Your objective: Give back the full listing, character for character, with no pictures.

Extracted information:

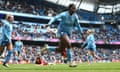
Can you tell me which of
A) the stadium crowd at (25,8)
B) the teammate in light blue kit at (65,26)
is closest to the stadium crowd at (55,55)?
the stadium crowd at (25,8)

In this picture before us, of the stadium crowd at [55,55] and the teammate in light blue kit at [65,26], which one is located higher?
the teammate in light blue kit at [65,26]

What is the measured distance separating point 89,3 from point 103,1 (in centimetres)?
305

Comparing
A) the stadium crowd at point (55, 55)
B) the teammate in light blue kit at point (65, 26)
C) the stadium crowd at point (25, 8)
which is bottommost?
the stadium crowd at point (55, 55)

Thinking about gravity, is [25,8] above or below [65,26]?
below

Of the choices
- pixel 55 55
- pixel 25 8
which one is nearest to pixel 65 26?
pixel 55 55

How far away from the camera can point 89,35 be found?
1134 inches

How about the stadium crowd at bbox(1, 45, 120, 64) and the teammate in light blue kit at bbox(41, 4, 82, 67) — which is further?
the stadium crowd at bbox(1, 45, 120, 64)

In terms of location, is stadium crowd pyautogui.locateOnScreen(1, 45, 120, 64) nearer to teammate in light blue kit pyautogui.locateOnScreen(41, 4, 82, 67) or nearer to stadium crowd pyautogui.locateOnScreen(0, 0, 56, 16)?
stadium crowd pyautogui.locateOnScreen(0, 0, 56, 16)

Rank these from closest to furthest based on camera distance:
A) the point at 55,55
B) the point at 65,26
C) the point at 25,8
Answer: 1. the point at 65,26
2. the point at 55,55
3. the point at 25,8

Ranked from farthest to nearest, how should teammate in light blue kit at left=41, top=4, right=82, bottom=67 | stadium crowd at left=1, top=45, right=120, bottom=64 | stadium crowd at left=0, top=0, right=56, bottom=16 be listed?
stadium crowd at left=0, top=0, right=56, bottom=16 → stadium crowd at left=1, top=45, right=120, bottom=64 → teammate in light blue kit at left=41, top=4, right=82, bottom=67

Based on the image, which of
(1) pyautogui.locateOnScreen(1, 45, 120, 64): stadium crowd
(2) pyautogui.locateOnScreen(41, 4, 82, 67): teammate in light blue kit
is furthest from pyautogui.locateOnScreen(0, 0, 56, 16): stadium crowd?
(2) pyautogui.locateOnScreen(41, 4, 82, 67): teammate in light blue kit

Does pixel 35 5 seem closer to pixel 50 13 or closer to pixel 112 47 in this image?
pixel 50 13

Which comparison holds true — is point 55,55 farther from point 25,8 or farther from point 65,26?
point 65,26

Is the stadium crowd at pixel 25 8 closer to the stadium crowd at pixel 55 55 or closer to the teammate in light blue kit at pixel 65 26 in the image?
the stadium crowd at pixel 55 55
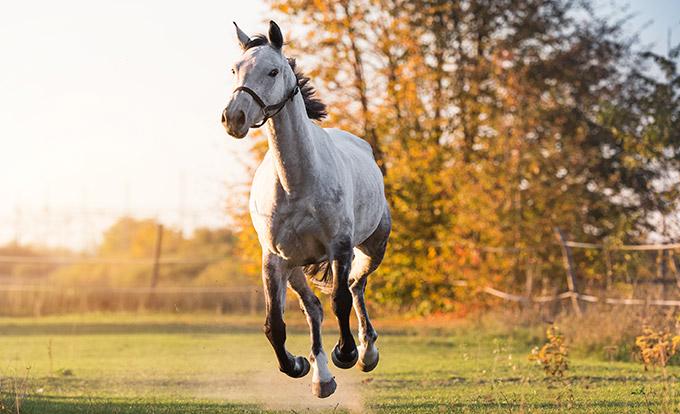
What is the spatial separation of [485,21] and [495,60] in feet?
4.52

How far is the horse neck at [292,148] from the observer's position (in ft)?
20.6

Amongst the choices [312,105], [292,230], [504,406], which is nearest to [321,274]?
[292,230]

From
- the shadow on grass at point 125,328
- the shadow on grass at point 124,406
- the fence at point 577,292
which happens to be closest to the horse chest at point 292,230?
the shadow on grass at point 124,406

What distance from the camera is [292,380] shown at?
33.3 ft

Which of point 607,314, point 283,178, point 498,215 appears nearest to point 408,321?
point 498,215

Exercise response:
Can you tell me which of
A) the stadium crowd at (25,8)
B) the teammate in light blue kit at (65,26)
is closest to the stadium crowd at (55,55)?
the stadium crowd at (25,8)

In this picture before us, of the stadium crowd at [55,55] and the teammate in light blue kit at [65,26], which one is located higher?
the teammate in light blue kit at [65,26]

What is the measured distance separating point 89,3 from point 103,1 (in centimetres)?
305

Comparing
A) the stadium crowd at point (55, 55)
B) the teammate in light blue kit at point (65, 26)
C) the stadium crowd at point (25, 8)
which is bottommost?
the stadium crowd at point (55, 55)

Thinking about gravity, is [25,8] above or below [65,26]?
below

Of the choices
- pixel 55 55
- pixel 25 8
which one is nearest to pixel 65 26?
pixel 55 55

How far away from the camera can point 89,35 be found?
1134 inches

How about the stadium crowd at bbox(1, 45, 120, 64) and the teammate in light blue kit at bbox(41, 4, 82, 67) — which is further?
the stadium crowd at bbox(1, 45, 120, 64)

In terms of location, is stadium crowd pyautogui.locateOnScreen(1, 45, 120, 64) nearer to teammate in light blue kit pyautogui.locateOnScreen(41, 4, 82, 67) or nearer to stadium crowd pyautogui.locateOnScreen(0, 0, 56, 16)?
stadium crowd pyautogui.locateOnScreen(0, 0, 56, 16)

Rank these from closest to furthest based on camera distance:
A) the point at 55,55
B) the point at 65,26
C) the point at 25,8
Answer: 1. the point at 65,26
2. the point at 55,55
3. the point at 25,8

Ranked from farthest to nearest, how should teammate in light blue kit at left=41, top=4, right=82, bottom=67 | stadium crowd at left=1, top=45, right=120, bottom=64 | stadium crowd at left=0, top=0, right=56, bottom=16 be listed?
stadium crowd at left=0, top=0, right=56, bottom=16 → stadium crowd at left=1, top=45, right=120, bottom=64 → teammate in light blue kit at left=41, top=4, right=82, bottom=67

Based on the image, which of
(1) pyautogui.locateOnScreen(1, 45, 120, 64): stadium crowd
(2) pyautogui.locateOnScreen(41, 4, 82, 67): teammate in light blue kit
is furthest from pyautogui.locateOnScreen(0, 0, 56, 16): stadium crowd?
(2) pyautogui.locateOnScreen(41, 4, 82, 67): teammate in light blue kit

Does pixel 35 5 seem closer to pixel 50 13 or closer to pixel 112 47 in this image?
pixel 50 13

Which comparison holds true — is point 55,55 farther from point 25,8 or farther from point 65,26?
point 65,26

Is the stadium crowd at pixel 25 8 closer to the stadium crowd at pixel 55 55 or closer to the teammate in light blue kit at pixel 65 26 in the image?
the stadium crowd at pixel 55 55
What is the spatial separation of [485,21] and [495,60] in feet?
4.52

How far is the horse neck at [292,148] from the observer's position (in ft)?
20.6

Amongst the choices [312,105], [292,230], [504,406], which is nearest to [321,274]?
[292,230]

From
- the shadow on grass at point 125,328
- the shadow on grass at point 124,406
- the fence at point 577,292
which happens to be closest to the horse chest at point 292,230?
the shadow on grass at point 124,406

What distance from the camera is [292,380] shown at?
33.3 ft

Which of point 607,314, point 283,178, point 498,215 appears nearest to point 408,321?
point 498,215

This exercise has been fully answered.